The following day we visited the loveliest garden I have ever seen in Arduaine.The sun shone through the rain-laden clouds and we all loved the time spent there.There were many people from the ARS on the tour and we would cross paths, each smiling hugely and saying "Can you smell the


R.lindleyi (written up so well by Steve Hootman in the summer RSF newsletter), or pointing out which path one must see.It was all too much for one short visit.Then on through spectacular Clan Campbell controlled glens and frighteningly narrow roads in our huge bus.Occasionally we would come to a sign which indicated the road narrowing and we thought it impossible it could do so.Glen Arn on the Clyde was our last garden tour and for species and hospitality it was an incredible end to our tour.The sun shone brightly and we all felt the delights of rhododendrons could not be matched.
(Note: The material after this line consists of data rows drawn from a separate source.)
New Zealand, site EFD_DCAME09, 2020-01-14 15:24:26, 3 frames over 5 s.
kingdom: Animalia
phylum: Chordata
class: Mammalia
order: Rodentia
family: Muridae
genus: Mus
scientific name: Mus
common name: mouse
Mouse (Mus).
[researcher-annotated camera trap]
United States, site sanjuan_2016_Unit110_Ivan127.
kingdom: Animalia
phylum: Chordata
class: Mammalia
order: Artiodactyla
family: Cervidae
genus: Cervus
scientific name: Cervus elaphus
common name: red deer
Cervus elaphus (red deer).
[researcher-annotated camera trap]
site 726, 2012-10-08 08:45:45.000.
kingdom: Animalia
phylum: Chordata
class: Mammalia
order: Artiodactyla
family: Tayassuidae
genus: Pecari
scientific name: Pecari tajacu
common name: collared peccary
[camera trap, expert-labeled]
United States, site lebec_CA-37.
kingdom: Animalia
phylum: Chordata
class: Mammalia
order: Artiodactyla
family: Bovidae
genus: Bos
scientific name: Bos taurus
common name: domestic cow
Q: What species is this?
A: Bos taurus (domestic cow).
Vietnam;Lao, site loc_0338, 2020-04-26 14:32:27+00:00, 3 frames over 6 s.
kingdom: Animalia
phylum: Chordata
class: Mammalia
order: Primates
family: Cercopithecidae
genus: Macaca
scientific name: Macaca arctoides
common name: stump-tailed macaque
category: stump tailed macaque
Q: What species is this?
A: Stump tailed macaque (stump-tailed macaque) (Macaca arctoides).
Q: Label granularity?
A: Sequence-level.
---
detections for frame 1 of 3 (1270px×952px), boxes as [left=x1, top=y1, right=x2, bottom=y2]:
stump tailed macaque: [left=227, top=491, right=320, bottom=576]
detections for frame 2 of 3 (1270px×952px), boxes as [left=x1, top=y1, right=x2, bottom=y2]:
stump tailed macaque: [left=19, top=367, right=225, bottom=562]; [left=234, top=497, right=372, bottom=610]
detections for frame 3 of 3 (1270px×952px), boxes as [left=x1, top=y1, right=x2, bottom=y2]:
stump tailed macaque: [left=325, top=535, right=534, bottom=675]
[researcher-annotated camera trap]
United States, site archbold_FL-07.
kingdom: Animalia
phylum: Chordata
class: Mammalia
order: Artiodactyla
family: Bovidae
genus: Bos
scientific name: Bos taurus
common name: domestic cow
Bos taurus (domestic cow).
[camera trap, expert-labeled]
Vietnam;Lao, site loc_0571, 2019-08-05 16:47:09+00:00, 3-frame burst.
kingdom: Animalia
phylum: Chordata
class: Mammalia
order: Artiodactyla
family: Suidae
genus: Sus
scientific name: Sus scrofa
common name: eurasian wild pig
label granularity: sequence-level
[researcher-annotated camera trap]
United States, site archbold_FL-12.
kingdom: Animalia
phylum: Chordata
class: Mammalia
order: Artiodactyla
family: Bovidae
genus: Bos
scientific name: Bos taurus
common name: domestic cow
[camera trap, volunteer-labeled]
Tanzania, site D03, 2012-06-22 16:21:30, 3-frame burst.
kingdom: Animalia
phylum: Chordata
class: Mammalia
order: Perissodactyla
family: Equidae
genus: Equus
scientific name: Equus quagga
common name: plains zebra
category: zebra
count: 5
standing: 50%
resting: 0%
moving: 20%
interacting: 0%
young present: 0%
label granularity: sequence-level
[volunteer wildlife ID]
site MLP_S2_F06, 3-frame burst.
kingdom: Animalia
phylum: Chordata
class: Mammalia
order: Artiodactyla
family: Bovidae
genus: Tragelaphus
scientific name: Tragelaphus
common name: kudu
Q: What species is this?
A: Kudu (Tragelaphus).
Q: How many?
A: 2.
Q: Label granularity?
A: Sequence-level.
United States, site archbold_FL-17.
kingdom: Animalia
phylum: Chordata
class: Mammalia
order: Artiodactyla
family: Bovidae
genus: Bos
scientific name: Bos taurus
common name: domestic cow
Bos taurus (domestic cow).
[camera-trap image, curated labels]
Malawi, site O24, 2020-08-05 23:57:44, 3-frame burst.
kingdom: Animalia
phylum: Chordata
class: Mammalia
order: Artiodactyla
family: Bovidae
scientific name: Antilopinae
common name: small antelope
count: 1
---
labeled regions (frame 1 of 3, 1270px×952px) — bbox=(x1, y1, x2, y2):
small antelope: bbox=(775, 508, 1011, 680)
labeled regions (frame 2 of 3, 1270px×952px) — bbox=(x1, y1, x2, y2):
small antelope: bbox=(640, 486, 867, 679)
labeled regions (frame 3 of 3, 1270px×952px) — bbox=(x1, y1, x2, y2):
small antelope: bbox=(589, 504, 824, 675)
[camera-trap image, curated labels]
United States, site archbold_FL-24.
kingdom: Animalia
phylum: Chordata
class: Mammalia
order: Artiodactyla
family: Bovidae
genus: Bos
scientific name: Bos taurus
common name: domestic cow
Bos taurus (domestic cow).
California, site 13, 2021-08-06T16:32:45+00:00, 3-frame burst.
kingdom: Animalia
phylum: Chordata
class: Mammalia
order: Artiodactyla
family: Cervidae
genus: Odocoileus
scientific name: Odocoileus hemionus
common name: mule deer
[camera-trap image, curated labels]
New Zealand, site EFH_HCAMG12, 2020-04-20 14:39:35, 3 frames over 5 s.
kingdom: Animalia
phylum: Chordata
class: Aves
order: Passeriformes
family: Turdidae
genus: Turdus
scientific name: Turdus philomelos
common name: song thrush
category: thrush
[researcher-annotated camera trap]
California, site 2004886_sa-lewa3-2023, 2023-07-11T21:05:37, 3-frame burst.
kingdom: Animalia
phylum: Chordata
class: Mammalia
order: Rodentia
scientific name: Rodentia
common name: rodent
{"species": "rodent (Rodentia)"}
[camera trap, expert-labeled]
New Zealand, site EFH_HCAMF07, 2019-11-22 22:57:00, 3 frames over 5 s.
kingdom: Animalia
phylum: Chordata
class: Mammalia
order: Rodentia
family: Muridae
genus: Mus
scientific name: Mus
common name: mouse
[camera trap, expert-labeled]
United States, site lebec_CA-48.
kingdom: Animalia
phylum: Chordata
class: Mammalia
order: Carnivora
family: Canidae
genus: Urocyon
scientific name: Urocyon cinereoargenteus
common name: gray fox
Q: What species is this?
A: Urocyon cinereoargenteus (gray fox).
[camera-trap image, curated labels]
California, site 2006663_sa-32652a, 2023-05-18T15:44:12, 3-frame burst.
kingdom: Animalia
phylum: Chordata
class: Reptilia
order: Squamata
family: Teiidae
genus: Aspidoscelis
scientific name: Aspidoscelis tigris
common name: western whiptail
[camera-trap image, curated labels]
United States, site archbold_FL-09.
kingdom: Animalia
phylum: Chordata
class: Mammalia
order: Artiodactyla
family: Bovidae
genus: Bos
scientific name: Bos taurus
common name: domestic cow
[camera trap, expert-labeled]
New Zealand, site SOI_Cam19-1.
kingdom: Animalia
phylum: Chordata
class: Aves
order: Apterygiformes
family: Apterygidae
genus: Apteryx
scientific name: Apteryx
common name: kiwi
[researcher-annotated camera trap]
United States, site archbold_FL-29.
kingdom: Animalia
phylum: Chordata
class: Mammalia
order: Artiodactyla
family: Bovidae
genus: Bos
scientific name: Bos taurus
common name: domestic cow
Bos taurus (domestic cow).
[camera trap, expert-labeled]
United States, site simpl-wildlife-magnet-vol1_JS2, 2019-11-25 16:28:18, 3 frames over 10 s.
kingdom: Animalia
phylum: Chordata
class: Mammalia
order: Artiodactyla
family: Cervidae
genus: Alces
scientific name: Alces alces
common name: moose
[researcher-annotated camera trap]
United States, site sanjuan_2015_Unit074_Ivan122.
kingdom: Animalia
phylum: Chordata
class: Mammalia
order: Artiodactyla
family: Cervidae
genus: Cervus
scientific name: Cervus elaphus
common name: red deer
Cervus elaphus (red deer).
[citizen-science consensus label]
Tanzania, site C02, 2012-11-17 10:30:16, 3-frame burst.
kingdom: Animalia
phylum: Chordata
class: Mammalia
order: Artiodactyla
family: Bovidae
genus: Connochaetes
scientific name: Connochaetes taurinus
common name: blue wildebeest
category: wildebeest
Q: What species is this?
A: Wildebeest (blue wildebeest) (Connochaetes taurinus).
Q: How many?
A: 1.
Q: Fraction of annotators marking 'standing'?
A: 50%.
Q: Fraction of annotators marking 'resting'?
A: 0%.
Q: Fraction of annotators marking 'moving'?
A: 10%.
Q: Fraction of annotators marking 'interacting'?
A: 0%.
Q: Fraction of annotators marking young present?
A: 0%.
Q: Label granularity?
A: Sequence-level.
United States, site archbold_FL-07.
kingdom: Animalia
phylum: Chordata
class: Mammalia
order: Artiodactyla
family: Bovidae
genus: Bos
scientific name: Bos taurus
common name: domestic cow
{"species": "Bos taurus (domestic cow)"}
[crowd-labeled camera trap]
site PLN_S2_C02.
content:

The Edinburgh Rhodo '02 Conference was first rate.The highlights to me were: the quality of the presentations in the lecture theatre, beginning with Kenneth Cox's Riddle of Tsang Po Gorge to the finish with Steve Hootman, the formal dinner in the glorious Signet Library and the presentation of the ARS Gold Medal to our host Dr. David Argent for his work with Vireyas, the working greenhouses filled with Vireyas and the opportunity to work in the laboratory with the microscopes under Dr. Argent and Dr. Chamberlain.


The next few days I rented a car and explored by myself the south west coast of Scotland, staying near Stranraer.There I saw Logan Botanical Gardens, Castle Kennedy and a private garden belonging to the Dalrymple-Kennedys which had a large lake and the perimeter of scented yellow luteum reflected in the lake, tall beech trees, Japanese Maples, an old moss covered boat shed with a punt waiting for company and I was the only one in this enchanted garden.


Then on to Kew Gardens where I spent two days before boarding my plane home.The Temperate House filled with the soft greens of giant tree ferns, filigree lilies, and vireyas where I was guided by two long term friends I had only corresponded with through the internet, but had never met in person : Chris Callard of and Stephen Pope from Brighton who is a tree fern expert.


A write up is so superficial but I hope you get the gist of the excitement and the enjoyment I experienced on this most recent trip to Scotland. (Edís Note:Not superficial; delightful).